Recovery After Plexus Injury
Treatment depends on the severity and cause. Mild plexus injuries, where nerves are stretched but not torn, often recover on their own over weeks to months. During that window, rehabilitation focuses on managing pain, preventing joint stiffness through passive range-of-motion exercises, and supporting the affected limb with braces or slings to avoid further damage.
As nerve function returns, therapy progresses from assisted movement to active exercises and strength training. Sensory retraining is also part of recovery: patients practice identifying textures, temperatures, and shapes to help the brain reinterpret signals from healing nerves. Mirror therapy, where watching the uninjured limb move tricks the brain into perceiving movement in the injured one, has shown benefit for both motor and sensory recovery.

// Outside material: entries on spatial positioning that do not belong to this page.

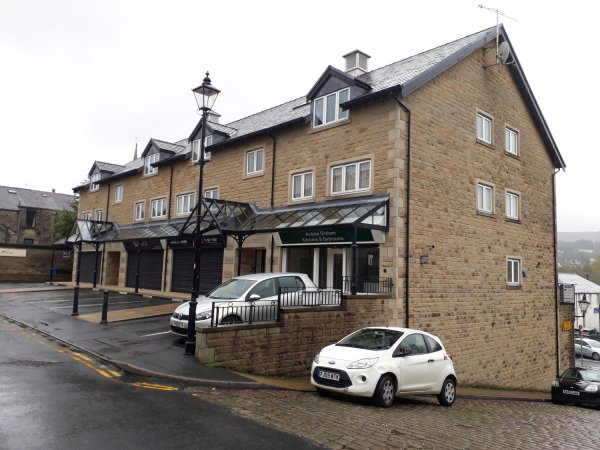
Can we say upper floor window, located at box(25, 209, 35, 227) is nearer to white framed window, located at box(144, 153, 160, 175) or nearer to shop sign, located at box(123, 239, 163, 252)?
shop sign, located at box(123, 239, 163, 252)

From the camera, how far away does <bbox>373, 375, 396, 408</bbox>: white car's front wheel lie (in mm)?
8273

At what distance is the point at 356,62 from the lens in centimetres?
2078

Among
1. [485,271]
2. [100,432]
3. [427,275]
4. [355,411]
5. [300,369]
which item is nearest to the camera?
[100,432]

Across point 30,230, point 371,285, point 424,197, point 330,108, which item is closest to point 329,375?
point 371,285

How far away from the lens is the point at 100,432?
5801 millimetres

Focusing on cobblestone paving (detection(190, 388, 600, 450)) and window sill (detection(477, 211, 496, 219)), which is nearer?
cobblestone paving (detection(190, 388, 600, 450))

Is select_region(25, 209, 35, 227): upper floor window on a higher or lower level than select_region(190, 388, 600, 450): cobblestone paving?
higher

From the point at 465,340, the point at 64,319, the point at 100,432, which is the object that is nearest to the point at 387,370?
the point at 100,432

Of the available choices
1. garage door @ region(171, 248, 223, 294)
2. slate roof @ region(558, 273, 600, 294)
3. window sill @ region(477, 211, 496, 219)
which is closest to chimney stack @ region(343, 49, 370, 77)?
window sill @ region(477, 211, 496, 219)

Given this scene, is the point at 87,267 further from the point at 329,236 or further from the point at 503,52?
the point at 503,52

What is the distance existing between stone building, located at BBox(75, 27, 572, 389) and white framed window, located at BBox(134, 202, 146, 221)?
210 inches

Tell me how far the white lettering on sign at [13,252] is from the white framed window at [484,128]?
38.2 m

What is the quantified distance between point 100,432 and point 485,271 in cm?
1553

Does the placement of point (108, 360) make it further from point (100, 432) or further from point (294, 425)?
point (294, 425)
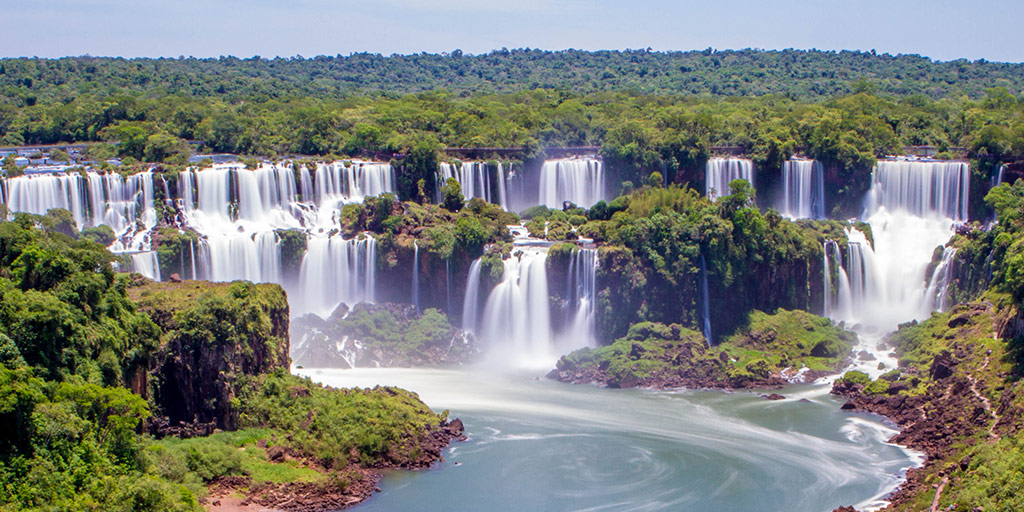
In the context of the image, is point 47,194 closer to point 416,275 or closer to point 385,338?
point 385,338

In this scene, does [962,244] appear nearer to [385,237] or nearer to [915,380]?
[915,380]

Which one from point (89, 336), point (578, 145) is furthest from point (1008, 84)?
point (89, 336)

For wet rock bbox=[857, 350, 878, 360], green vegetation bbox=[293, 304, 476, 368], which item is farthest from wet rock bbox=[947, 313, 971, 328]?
green vegetation bbox=[293, 304, 476, 368]

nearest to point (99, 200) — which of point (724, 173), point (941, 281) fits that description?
point (724, 173)

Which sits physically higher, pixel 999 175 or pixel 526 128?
pixel 526 128

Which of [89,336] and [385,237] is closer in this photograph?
[89,336]

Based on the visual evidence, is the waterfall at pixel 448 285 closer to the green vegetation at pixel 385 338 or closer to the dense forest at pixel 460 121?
the green vegetation at pixel 385 338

For more severe injuries involving torn or avulsed nerves, surgery may be needed. Nerve grafts (replacing a damaged segment with nerve tissue from elsewhere in the body) and nerve transfers (rerouting a functioning but less critical nerve to take over for a damaged one) both show meaningful improvements in limb mobility and strength, though outcomes vary depending on the location and extent of the injury. Follow-up periods in surgical studies extend from 4 to over 13 years, reflecting how slowly nerves regenerate. Nerves typically regrow at about one inch per month, so recovery after surgical repair is measured in months to years rather than weeks.